Charles and his brothers had artistic leanings like their father.

In November of 1849 Charles left England for Edinburgh to take a position in Her Majesty’s Office of Works.  He hoped that the job would lead to a successful career, promotion and an eventual triumphant return to England.

When Charles arrived in Edinburgh, he rented a room from a widow with two daughters.  One of the daughters, Mary, caught Charles’s eye.  In July of 1855, they married.  Records conflict about how many children the Doyles had together.  However, all accounts agree that seven of those children survived including their second child, Arthur Ignatius Conan Doyle.

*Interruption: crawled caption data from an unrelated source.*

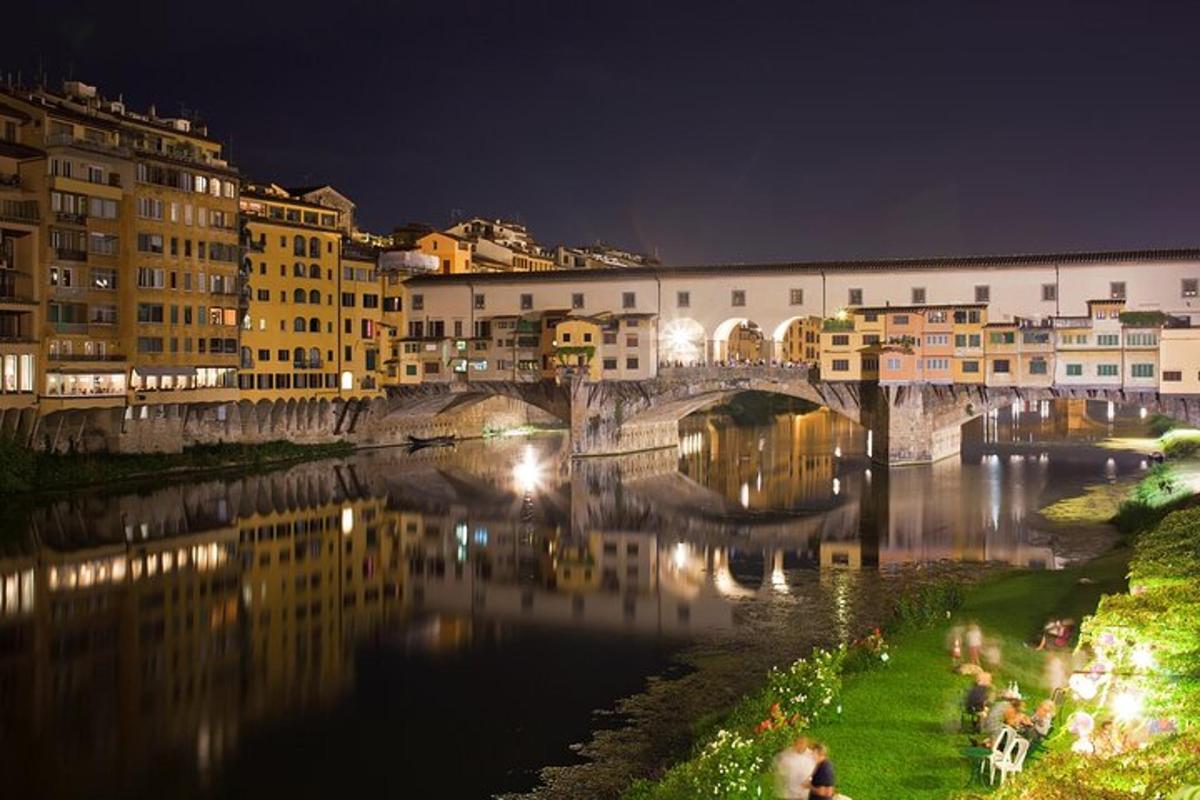 a bridge over a river in a city at night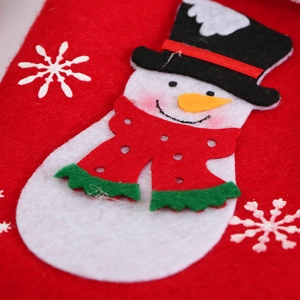 Close-up of a red felt Christmas stocking featuring a white snowman applique with hat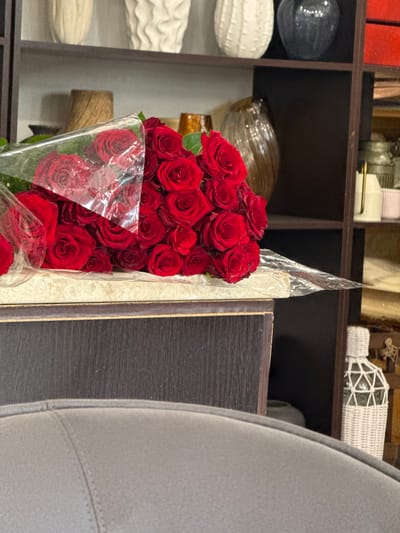 A bouquet of red roses is displayed on a dark wooden shelf. The roses are wrapped in clear plastic, and some of their petals are visible through the wrapping. The shelf is filled with various decorative objects, including glass vases and white textured items. The background shows more shelves with more items, suggesting a retail or display setting. A portion of a gray upholstered chair is visible in the right foreground, partially obscuring the view of the roses. The scene is brightly lit, with no clear indication of the time of day or weather. No text is visible in the image.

Charles was able to supplement the income from his civil service job with money he received from paintings and book illustrations.  However, because of the demands of his job he was not able to devote a great deal of  time to his art.  He grew depressed as he was torn between the necessity to make a living and his dreams.  No doubt his depression grew as he compared his lack of progress with his brothers’ successes in London.

"In the shade", painting by Charles Altamont Doyle

“In the shade”, painting by Charles Altamont Doyle

As his dreams faded, Charles grew more and more depressed.  He drank more and his paintings became dark and macabre.

The reality of his situation became more than he could face.  Although he did not abandon the family physically, he did abandon them emotionally.  His ever-worsening bouts of depression and inebriation separated him from his family.  Mary Doyle became, in effect, a single parent.

In 1876 Charles was dismissed from his job at the Office of Works and put on a pension.  Later that year he was sent to Fordoun House, a nursing home that specialized in the treatment of alcoholics.

While Charles was originally sent  to Fordoun House because of his alcoholism, he later developed epilepsy.   At the time there was no known treatment and the condition was widely misunderstood.  Sadly, his epilepsy doomed him to a life of confinement.

In 1885 Charles tried to escape from Fordoun House.  He became violent during the attempt and was sent to the Montrose Royal Lunatic Asylum until early 1892.  From there he was transferred to the Edinburgh Royal Infirmary and finally to the Crighton Royal Institution.  In 1893 Charles Altamont Doyle died.

However much Arthur Conan Doyle was hurt by his father’s inattention he was also proud of him.  Rather than disassociate himself from his father he drew attention to his father’s work.  In 1888 an edition of A Study in Scarlet was published that contained illustrations by Charles Doyle.  In 1891 Arthur Conan Doyle decorated his new office, his first office as a full-time writer, with paintings by his father.  In 1924 Conan Doyle organized an exhibition of his father’s work.

Conan Doyle wrote in his biography, “My father’s life was full of the tragedy of unfulfilled powers and of underdeveloped gifts.  He had his weaknesses, as all of us have ours, but he also had some very remarkable and outstanding virtues.”